Background

The geographic location of the origin of the HIV-1 pandemic is Central West Africa, where cross-species transmission of SIVcpz occurred from chimpanzee (Pan troglodytes troglodytes) to human [13]. From that transmission event the virus adapted into group M HIV-1 and gradually spread throughout the world. The genetic forms of HIV-1 currently present in Central West Africa, ground zero of the pandemic, may shed light on those early events.

Characterization of HIV-1 genetic diversity in different regions of the world is a challenging, on-going effort. Phylogenetic analyses of viral sequences have revealed distinct monophyletic clusters of strains called subtypes. There are now 9 official subtypes, and over 45 validated circulating recombinant forms (CRF) http://www.hiv.lanl.gov/, and they exist in different patterns in various regions of the world.
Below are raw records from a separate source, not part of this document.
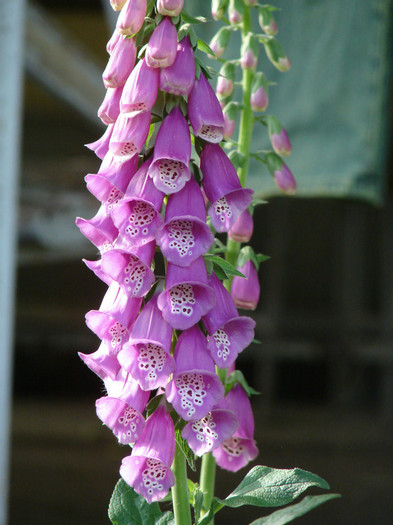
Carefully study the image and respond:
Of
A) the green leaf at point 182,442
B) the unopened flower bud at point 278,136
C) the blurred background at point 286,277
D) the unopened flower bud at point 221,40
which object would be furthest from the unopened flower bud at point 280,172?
the blurred background at point 286,277

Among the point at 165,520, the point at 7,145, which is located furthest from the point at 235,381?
the point at 7,145

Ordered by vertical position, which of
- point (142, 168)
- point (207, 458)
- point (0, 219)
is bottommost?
point (207, 458)

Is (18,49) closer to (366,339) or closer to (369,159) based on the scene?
(369,159)

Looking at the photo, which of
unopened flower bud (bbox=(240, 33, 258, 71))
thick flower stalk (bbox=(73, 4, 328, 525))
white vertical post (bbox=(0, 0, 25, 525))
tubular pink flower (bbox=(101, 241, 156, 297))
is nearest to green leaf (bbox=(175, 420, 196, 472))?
thick flower stalk (bbox=(73, 4, 328, 525))

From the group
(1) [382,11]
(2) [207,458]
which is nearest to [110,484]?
(1) [382,11]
These patterns have been moderately well described, with strains from most countries now characterized to some degree or another. Cameroon is a location where the genetic diversity has been repeatedly studied; there have been at least 8 scientific reports of the genetic subtypes in Cameroon since 2005 [412]. The reason for this intense interest is that the HIV epidemic in Cameroon presents a paradoxical picture: the prevalence of infection is not high by African standards (<10% in rural areas), yet the genetic diversity, including multiple recombinants of complex structure, is extremely high. While all of these studies have reported CRF02_AG as the most prevalent single genetic form in circulation, with estimates ranging from 45% to 61%, the remaining strains have consisted of an array of other genetic forms, both classifiable and not [413]. Because of this genetic diversity, partial genome sequencing of relatively small sample sets has hampered the description of the epidemic fully. This report presents the genetic subtypes of more strains from rural Cameroon than have previously been reported, using nearly full genome sequencing to more completely describe the many unique recombinant forms (URF).

Results

Partial Pol Analysis

There were 164 HIV-1 strains characterized by partial pol sequencing out of a possible 178. Most of the strains {126 (76.8%)} were collected from 14 rural villages, where the prevalence of infection ranged from 1.9% to 7.5%, though there was one site with a prevalence of 16.3%. The geographic location of the study sites, identified by 2-letter code, is shown in Figure 1. In addition to samples from the rural villages, 26 strains from STI out-patients or general medicine in-patients were characterized, among whom the prevalence of infection was 8.6%. Finally, 12 strains were examined from discarded blood units from the blood bank in Yaounde, the capital of Cameroon. No non-group M strains were found.

Figure 1
figure 1

Satellite Map of Cameroon with study sites. Study sites are indicated by the two letter code identifying them.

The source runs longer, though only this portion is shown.